SIKIŞMIŞLIK HİSSİ ÖN PLANDA
* Gençler daha çok hangi konular üzerine eğilmişti?
- Gönderilen başvurular arasında çok farklı konular, temalar yer alıyordu. Çok çeşitli ifade araçları tercih edilmiş olsa da, başvurularda fotoğraf ve video çalışmaları yoğunluktaydı. Fotoğraf ve video denince akla dökümanter işler gelmesin, çünkü başvurular arasında dökümanter bir yaklaşım yok denecek kadar azdı. Bizim oluşturduğumuz seçkiye bakınca, işler çeşitlilik gösterse de sıkışmışlık hissinin ve toplumsal, politik ve militer baskının bir eleştirisi ve muğlak ilişkilerin ve durumların sorgulanmasının daha baskın olduğu ortaya çıkıyor.
SIKIŞMIŞ ASKERLER
Can Kurucu militarizme çok farklı bir açıdan bakıyor. Askerin kendi içindeki sıkışmışlığını vurguluyor. Animasyondaki sıkışmış asker imgesini dar uzun bir koridorun sonuna projekte ederek, izleyeciyi de bu sıkışmışlığı deneyimlemeye davet ediyor. Birey olarak hayatımızın birçok alanında gerek psikolojik, gerek fiziksel olarak aynı sıkışmışlığı yaşadığımıza da dikkate çekiyor.
RUTİNLE VALS
Birol Özer, Adana’da yaşıyor ve resim-iş öğretmenliği yapıyor. ‘Rutinle Vals’ videosunda ilk bakışta yerleri silen bir kadın figürü görülüyor. Daha dikkatli bakıldığında ise bir erkek figürünün de sandalyeler ile aynı formda ters çevrilip koltuğa konmuş olduğunu fark ediyoruz. Günlük hayatın rutinin basitliği ve sıkışmışlığı içinde kadın ve erkek rollerinin sorgulanmasını ve toplumsal cinsiyet kavramının ev hayatındaki rolünün ironik bir eleştirisini sunuyor.
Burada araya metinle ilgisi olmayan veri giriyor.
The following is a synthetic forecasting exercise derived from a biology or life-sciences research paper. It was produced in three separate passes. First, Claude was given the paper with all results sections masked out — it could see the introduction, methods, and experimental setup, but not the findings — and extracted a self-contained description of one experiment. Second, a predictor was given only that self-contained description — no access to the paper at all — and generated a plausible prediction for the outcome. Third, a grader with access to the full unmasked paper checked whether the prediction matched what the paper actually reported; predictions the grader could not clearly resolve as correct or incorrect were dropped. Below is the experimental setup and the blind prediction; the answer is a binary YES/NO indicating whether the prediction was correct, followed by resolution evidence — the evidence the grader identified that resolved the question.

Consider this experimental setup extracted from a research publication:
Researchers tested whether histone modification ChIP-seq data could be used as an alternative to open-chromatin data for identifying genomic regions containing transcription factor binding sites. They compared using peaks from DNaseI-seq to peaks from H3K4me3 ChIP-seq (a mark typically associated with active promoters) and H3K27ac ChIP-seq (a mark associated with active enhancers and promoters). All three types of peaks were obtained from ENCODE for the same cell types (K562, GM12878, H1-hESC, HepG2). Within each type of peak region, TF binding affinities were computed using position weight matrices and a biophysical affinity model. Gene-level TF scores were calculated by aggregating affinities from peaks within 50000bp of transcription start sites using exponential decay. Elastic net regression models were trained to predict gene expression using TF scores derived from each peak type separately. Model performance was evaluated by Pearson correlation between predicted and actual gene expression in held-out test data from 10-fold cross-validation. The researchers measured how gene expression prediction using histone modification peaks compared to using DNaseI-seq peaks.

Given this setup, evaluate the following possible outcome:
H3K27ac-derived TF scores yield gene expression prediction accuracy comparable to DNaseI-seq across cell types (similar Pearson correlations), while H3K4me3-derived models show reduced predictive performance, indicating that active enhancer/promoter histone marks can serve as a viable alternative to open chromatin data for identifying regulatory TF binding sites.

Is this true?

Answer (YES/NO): NO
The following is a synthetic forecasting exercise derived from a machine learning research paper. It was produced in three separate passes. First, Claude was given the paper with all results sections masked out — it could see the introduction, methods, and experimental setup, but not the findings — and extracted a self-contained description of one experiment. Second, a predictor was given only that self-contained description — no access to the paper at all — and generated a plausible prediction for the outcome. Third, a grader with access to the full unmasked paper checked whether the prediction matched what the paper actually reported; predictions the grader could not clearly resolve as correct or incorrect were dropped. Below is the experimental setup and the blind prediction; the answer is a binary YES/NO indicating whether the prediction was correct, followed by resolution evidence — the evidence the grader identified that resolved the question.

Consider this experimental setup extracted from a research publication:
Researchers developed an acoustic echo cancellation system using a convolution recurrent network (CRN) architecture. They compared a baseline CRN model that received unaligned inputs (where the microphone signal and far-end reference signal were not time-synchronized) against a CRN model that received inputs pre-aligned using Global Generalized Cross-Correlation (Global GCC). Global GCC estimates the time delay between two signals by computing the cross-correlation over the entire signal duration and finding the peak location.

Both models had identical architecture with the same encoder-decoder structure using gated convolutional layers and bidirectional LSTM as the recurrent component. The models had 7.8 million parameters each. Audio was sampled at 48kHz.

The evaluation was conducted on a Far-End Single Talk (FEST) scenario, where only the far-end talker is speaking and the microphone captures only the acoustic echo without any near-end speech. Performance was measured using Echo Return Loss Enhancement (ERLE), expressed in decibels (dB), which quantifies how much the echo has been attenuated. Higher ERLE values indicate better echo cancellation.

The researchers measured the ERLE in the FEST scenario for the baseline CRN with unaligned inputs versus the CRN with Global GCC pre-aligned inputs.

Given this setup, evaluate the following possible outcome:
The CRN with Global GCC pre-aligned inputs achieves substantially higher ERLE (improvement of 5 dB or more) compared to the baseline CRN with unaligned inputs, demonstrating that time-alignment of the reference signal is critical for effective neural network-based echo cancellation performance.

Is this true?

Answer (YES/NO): YES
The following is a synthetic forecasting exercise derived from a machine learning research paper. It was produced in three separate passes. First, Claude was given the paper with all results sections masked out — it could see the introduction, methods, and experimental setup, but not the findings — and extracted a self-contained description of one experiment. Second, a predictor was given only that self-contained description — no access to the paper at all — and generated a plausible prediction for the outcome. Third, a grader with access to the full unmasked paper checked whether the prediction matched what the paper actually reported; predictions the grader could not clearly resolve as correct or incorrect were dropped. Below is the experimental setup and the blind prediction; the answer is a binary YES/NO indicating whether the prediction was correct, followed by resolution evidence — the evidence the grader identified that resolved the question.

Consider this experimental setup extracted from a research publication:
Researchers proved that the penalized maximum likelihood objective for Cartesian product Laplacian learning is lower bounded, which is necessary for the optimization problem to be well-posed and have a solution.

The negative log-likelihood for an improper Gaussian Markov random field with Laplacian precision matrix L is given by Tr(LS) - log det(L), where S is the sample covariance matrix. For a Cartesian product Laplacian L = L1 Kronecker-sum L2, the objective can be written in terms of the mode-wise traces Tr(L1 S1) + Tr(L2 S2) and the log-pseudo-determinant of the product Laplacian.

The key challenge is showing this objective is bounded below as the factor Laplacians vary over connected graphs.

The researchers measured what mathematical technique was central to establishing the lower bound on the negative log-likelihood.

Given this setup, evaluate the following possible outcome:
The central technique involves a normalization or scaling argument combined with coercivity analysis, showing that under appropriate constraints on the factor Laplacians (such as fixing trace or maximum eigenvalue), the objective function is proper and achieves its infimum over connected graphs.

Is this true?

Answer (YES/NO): NO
ÖĞRENCİNİN ÜZERİNDEKİ BASKI
Ali Bozan Mardinli ve Mimar Sinan Üniversitesi’nden yeni mezun oldu. ‘Üçüncü Göz’ isimli video işinde hayatımızın bir parçası haline gelen gözetleme kameralarının, dolayısı ile toplumun kontrol mekanizmalarının bir deşifresi. Bir öğrencinin üniversitede geçirdigi sıradan bir günün gizli kamera kayıtlarından oluşan video, izleyicide bir şey olacak hissi yaratıyor ve öğrencinin bir suça iştirak edeceği beklentisini doğuruyor. Otorite ve kontrol mekanizmaları sorgulanırken, özgür bir eğitim kurumu olan üniversitede kurulan baskı ortamı vurgulanıyor.
MUKTEDİRLERİN DANSI
Mehmet Fahracı Antakya’da yaşıyor ve Mustafa Kemal Üniversitesi’nden mezun. “Muktedirlerin Dansı” isimli videosunda danışıklı dövüş ile başlayıp kemikleşmiş bir hale bürünen asker sivil ilişkisinden diğer bir deyişle müktedir olanların ilişkisinden bahsediyor. Videonun başında sivil ve asker birbirlerini taklit ederek bir flört döneminden geçerken, roller artık iyice birbirine karıştığı ikinci kısmında ise, asker ve sivilden (bürokrat) oluşan çift oldukça samimi bir şekilde dans etmeye başlıyor.